__COMPITI RICHIESTI__:
a: Nel brano sui volti dei poveri, in quale carcere chi parla ha incontrato Renato Curcio?
b: Continua il brano sui volti dei poveri a partire dalla sua ultima frase.

━━━━━ BRANO SCELTO

Grazie perché davvero in molti, dico la verità, vi ho portato con me nell'inferno del Sud del mondo e con me avete camminato. Gli abbracci, i saluti, gli sguardi e il linguaggio del corpo sono il segno di una unità profonda che ci ha accompagnato e ci ha fatto camminare voi qui, i poveri sulle strade del mondo; ed io ho camminato e avuto la grazia di camminare con loro.
Vorrei portarvi gli sguardi dei poveri, i volti di tutti. Non c'è Chiesa, non c'è davvero popolo, se non è una Chiesa di volti, di un popolo di volti.
Io volevo proprio ricordarvi una cosa. Alcuni giorni fa ho avuto un'impressione enorme quando sono stato nel carcere di Rebibbia e ho potuto parlare, grazie a p.Efrem, (col quale siamo stati insieme), con Renato Curcio. Mi ha fatto un'impressione incredibile e vi lancio il suo messaggio. Lui mi diceva: "Alex, lo sbaglio che noi abbiamo fatto negli anni '70 e' stato quello di credere nel principio di Machiavelli, che il fine giustifica i mezzi. Oggi abbiamo visto quanto è assurdo questo principio e quanto è da essere negato. Mi pento di questo". Lui chiedeva che anche tutti i politici, tutto il mondo politico e gli stati neghino questo principio perché la nostra politica è basata proprio su "il fine giustifica i mezzi".
I volti e il volto di Curcio mi hanno detto:
"Alex, ricordati di una cosa: oggi capisco che il cammino è la stessa cosa della meta. Ti ripeto, Alex, che ogni uomo è sacro; che nessun uomo può essere strumentalizzato o usato per qualcosa d'altro". Mi sembra questo un messaggio importante per noi che riflettiamo sull'oggi di questa storia.

━━━━━━━━━━
━━━━━ SEZIONE DATI

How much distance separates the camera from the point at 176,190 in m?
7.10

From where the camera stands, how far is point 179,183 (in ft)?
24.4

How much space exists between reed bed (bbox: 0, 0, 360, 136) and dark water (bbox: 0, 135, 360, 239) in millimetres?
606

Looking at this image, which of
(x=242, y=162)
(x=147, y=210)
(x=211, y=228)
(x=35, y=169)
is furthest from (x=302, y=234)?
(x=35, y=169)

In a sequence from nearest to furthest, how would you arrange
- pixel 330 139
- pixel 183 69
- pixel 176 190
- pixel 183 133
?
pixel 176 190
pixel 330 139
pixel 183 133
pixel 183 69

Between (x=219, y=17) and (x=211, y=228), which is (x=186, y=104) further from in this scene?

━━━━━━━━━━

__RISPOSTE PER COMPITO__:
a: Nel carcere di Rebibbia.

b:
Insieme con lui voglio portare davvero i volti dei poveri che ho incontrato nella baraccopoli di Korogocho. Sono vissuto, adesso per un anno e mezzo, nell'inferno. Centomila abitanti accatastati in un pezzettino di terra lungo tre chilometri, senza praticamente nulla, né servizi né altro. Ho voluto scendere con loro. Per me non c'è missione se non c'è discesa negli inferi, se non ci si fa carne con la gente, se non ci si incarna, se non si diventa uno di loro, Chiedevo il battesimo dei poveri, ho avuto molto di più. Ho avuto la comunione dei poveri. Sono stato battezzato da loro, ma proprio perché dal mattino alla sera non avevo più tempo per me. Non mi appartenevo più. Mi sono sentito per la prima volta nella mia vita mangiato dalla gente e ho fatto la vera comunione. Non quella che facciamo in chiesa che è segno, ma questa è la vera comunione con quel Cristo che davvero sono i poveri, gli ultimi: sacramento e volto dell'unico Cristo. L'appello che faccio a voi è questo: che questo sacramento del Cristo, che sono i poveri, diventi davvero il centro della nostra storia. Fin che ci sarà Korogocho, fin che ci sarà Mathari Valley Kihera a Nairobi, fin che ci saranno Soweto o Pechino, questo mondo viene a dirci che c'e' qualcosa di radicalmente sbagliato. E' sbagliato perché costruito su un sistema che necessariamente crea i Korogocho, i crocifissi della storia. E siamo qui per rimettere questo in discussione.
Per me è importante - in questi 500 anni che celebriamo oggi di ricordo - questa grande lezione: uscire dalla mentalità della conquista, uscire da questo modello unico di impero del denaro, come preferisco chiamarlo io; rimetterlo in discussione perché crea in Africa, in America Latina i grandi crocifissi della storia. Ma è altrettanto importante uscire da questo profondo pensiero che ci domina tutti: noi siamo la civiltà e la cultura! Dobbiamo uscire per capire che ogni uomo è grazia, nella sua differenza culturale e religiosa. E' lui il volto dell'unico Abbà, dell'unico Padre che abbiamo. O facciamo questo salto, nell'anniversario della conquista delle Americhe, o non abbiamo futuro.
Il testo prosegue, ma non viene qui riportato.